OCP 2025 Talk on Capacity-Aware Adaptive Routing

I recently spoke at OCP 2025 about Meta’s innovative solution that introduces remote-capacity-awareness to adaptive routing, which helps improve network performance for AI training. Here is a brief overview of the talk:

As backend networks continue to evolve and grow exponentially, Meta has been working on optimizing the routing design for its next-generation backend network architecture. Our current Adaptive Routing Scheme which relies on local load awareness, has limitations when applied to our larger topologies. The presence of parallel links and usage of shallow buffer switches can lead to congestion and decreased performance, particularly when remote links fail and reduce capacity without losing reachability.

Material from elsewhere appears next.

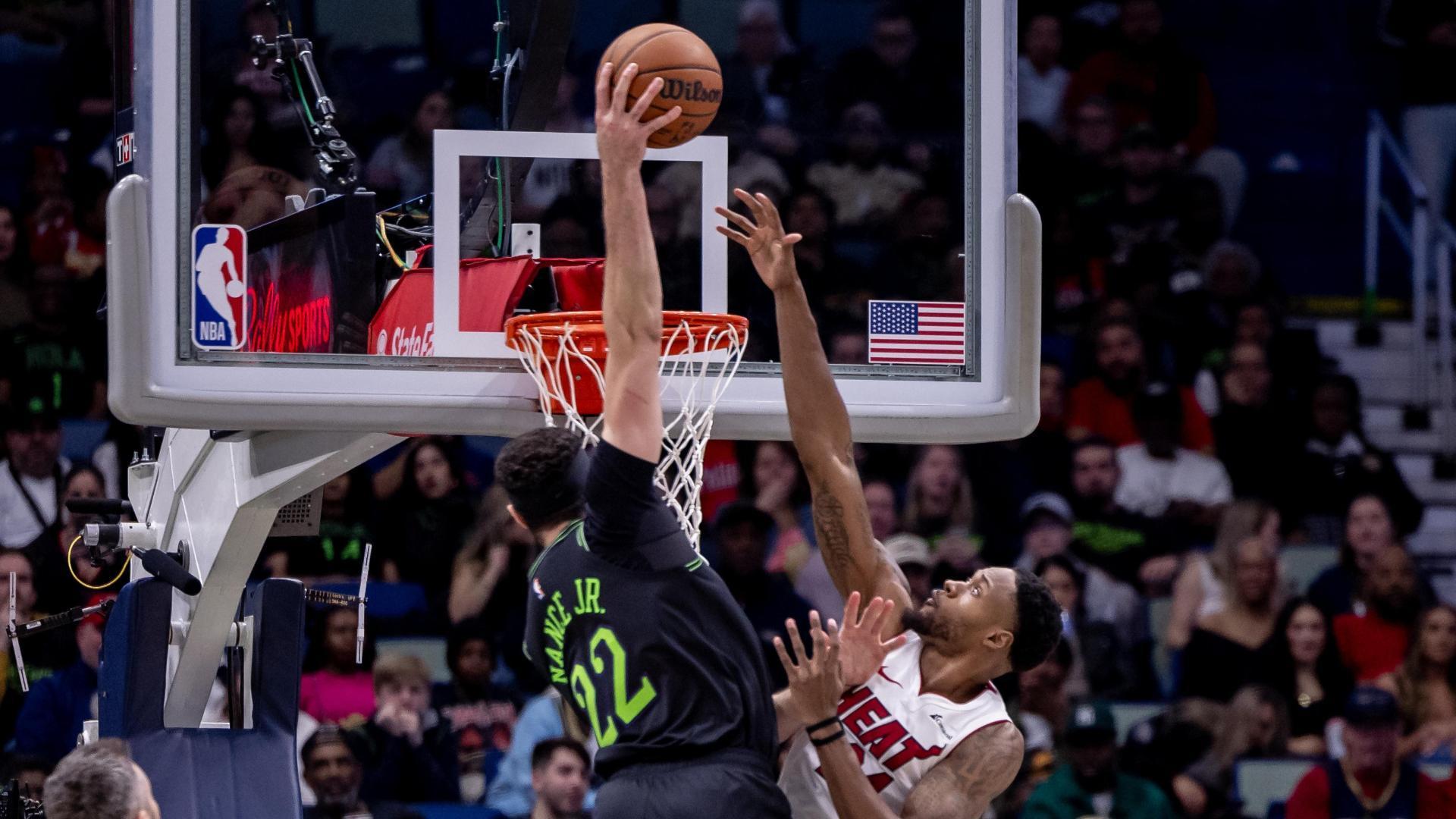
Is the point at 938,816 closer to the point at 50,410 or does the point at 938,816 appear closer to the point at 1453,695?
the point at 1453,695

To address these challenges, we have developed a new approach that combines remote capacity information with local-congestion-aware spray. This solution dynamically adjusts the load balancing scheme based on end-to-end network capacity, ensuring more efficient traffic distribution and minimizing the impact of link failures on network performance. We also developed algorithms for efficiently merging ARS groups and leveraged non load aware ECMP spray groups to address scaling challenges.

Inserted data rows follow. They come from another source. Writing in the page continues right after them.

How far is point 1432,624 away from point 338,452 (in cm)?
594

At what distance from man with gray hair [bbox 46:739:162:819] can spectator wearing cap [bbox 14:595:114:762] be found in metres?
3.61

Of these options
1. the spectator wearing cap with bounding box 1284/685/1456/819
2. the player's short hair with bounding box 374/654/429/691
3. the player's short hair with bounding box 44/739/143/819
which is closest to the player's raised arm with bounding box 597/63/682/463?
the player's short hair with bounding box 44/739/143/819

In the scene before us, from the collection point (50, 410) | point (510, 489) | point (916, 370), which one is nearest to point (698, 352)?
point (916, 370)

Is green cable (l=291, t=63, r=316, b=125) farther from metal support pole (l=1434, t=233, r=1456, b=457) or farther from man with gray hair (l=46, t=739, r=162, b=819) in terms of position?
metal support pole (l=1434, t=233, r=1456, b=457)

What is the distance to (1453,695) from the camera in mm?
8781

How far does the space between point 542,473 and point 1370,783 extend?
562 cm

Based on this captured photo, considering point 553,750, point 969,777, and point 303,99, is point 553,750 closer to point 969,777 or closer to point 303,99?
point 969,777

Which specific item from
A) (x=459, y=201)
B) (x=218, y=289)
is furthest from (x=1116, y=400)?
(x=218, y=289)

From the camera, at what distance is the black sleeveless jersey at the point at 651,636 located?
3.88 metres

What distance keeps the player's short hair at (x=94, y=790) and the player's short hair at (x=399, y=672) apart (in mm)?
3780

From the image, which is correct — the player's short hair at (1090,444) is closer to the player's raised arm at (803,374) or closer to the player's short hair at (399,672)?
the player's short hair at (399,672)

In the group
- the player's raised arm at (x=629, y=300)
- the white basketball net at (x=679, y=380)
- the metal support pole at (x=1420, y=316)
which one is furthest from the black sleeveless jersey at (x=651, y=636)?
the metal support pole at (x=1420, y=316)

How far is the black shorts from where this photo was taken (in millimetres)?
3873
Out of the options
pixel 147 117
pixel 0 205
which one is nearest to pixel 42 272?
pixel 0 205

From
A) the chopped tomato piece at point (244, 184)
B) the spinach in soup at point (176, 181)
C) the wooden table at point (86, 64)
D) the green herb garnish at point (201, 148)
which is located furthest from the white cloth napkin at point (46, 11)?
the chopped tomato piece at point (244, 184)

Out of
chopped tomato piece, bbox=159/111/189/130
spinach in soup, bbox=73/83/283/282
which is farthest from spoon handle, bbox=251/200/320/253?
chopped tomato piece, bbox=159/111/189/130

Recording of the full talk is available on Youtube.

Paper on Meta's hybrid DC SDN controller was accepted by SIGCOMM 2025!

Super excited to share that our paper on Meta’s hybrid DC SDN controller was accepted by SIGCOMM 2025! In this paper we highlight the challenges of planning and executing live migrations in large-scale DCN using BGP, and share our novel hybrid solution that enables centralized route planning (i.e., SDN) while maintaining distributed enforcement (i.e., BGP).

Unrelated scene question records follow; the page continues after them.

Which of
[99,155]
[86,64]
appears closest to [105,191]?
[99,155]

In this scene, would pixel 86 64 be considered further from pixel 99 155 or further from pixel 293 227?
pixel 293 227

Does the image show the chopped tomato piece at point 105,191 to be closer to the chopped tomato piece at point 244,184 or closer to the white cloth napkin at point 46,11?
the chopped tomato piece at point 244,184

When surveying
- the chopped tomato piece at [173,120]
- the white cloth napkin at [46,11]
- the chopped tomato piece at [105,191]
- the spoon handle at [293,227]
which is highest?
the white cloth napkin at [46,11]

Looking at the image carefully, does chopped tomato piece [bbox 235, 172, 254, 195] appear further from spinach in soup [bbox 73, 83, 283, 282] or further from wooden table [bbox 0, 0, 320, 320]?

Paper and more details will be posted after camera-ready. Looking forward to attending SIGCOMM in Portugal this year, meeting old friends and making new ones!

Update (10-23-2025): Paper is available here. Full SIGCOMM talk is available on Youtube.

Successufully defended!

Today I successfully defended my dissertation “Enabling and Improving Centralized Control in Network and Cyber-Physical Systems: An Application-Driven Approach”!

I will be joining Facebook@NYC in the fall as a Research Scientist working on data center routing, control, and analysis.

Paper on traffic migration was accepted by CoNEXT 2019!

Our paper on generalizing traffic migration for different kinds of physical and virtual network functions in different use cases was accepted by CoNEXT 2019! This year there were 190 submissions and 32 acceptance.

Paper will be posted after camera-ready. Looking forward to meeting with other networking folks and an exciting conference!

In Memory of Professor Bi

This post is dedicated to Professor Bi who recently passed away. I was extremely fortunate to have had the opportunity of joining Professor Bi’s lab as an undergraduate research assistant in my junior year. Back then I was a newbie to research, but Professor Bi saw my motivation and potentials and decided to put me on two of his most important projects led by his postdocs. Professor Bi gave me his full support and guidance during my stay and we eventually managed to submit two papers before I graduated. The experience I had at Tsinghua with Professor Bi was invaluable and the biggest reason I decided to and was able to become a PhD student.

Professor Bi works extremely hard, much harder than any of his students. Yet he’s never overly critical nor harsh on his students. I remember vividly the time I fell asleep during group meeting because I pulled an all-nighter. Professor Bi was not angry nor offended, rather, he felt sorry and urged me to get some rest. Now that he’s not with us anymore, I hope he can rest in peace. I am forever grateful and I will miss you, 毕老师.